Смутилось все в голове Добрынина, замерли мысли, пережидая его волнение. Дрожащей рукой засунул народный контролер книжицу паспорта погибшего на Севере коня во внутренний карман зеленого кителя.
Заглянул в иллюминатор, стараясь отвлечься от печали. Внизу все еще зеленела земля, пересеченная, как разрезанная на части, дорогами и рельсами. Не спеша ехал куда-то товарняк, дымила труба паровоза. А навстречу ползла длинная череда красных цистерн с двойной паровозной сцепкой впереди.
«Кровь повезли!» — думал Добрынин. А ведь есть там и кровь его товарищей: Тверина и Волчанова… А его, добрынинской, крови нет.
И удивился в мыслях народный контролер, что никто его не просил кровь сдать.

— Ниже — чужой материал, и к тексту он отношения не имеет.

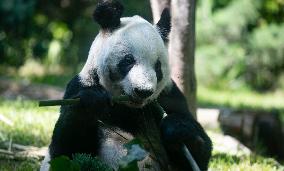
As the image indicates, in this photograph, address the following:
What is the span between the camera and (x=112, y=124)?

Уселся Добрынин на своем сиденье поудобнее. Отвлекся от иллюминатора. И тут же слезами в глаза новые воспоминания — он на белом коне Григории с мотоциклетным эскортом по Москве… На коленях все еще лежит второй том книжки «Детям о Ленине». «А он животных любил?» — подумал народный контролер, снова раскрывая книгу. Полистал, останавливая взгляд на картинках, и вдруг — «Ленин и кошки» — картина художника Файнберга, иллюстрация к стр. 56. Полегчало враз на душе у народного контролера. Рассмотрел он картинку повнимательней, посчитал, сколько кошек изображено. Пять вышло: одна на коленях у вождя, две на той же скамейке рядом, одна на земле о штанину Ленина трется и еще одна притаилась в самом углу картинки, под кустом сирени справа от скамейки.
— Страница пятьдесят шесть… — повторил, запоминая, народный контролер.
Сейчас читать ему не хотелось. Хотелось вздремнуть. Но впереди долгий полет. Немного поспит, очухается и тогда уже этот рассказ обязательно прочитает. Обязательно.
Самолет летел параллельно земле выверенным курсом.
Летчик, осознавая свое мастерство, молча гордился собой и думал: а замечает ли его пассажир, как гладко скользит по небесной ткани тяжелая военная машина?
Пассажир дремал. Ему виделись звезды, огромные рубиновые звезды, такие же, как кремлевские, только высоко в небе. И светили они оттуда ярче, чем солнце.
Время тянулось неспешно.
У летчика в желудке заурчало — он посмотрел на часы.
Полдень.
Долог путь на Север. Широка страна.
Поздно вечером, ощутив содрогания тяжелой боевой машины, Добрынин проснулся. И услышал, как летчик говорит с землей. Летчик говорил громко, а в ответ слышалось шипение, треск и едва прорывающийся через все эти помехи голос.
— Три костра! — кричал летчик. — Со стороны просекии один в самой просеке, чтобы я линию вывел!..
Из этого разговора понял Добрынин, что уже подлетают они к месту назначения. За окошком иллюминатора было совершенно темно, но прямо над головой народного контролера горела неярким светом одинокая лампочка.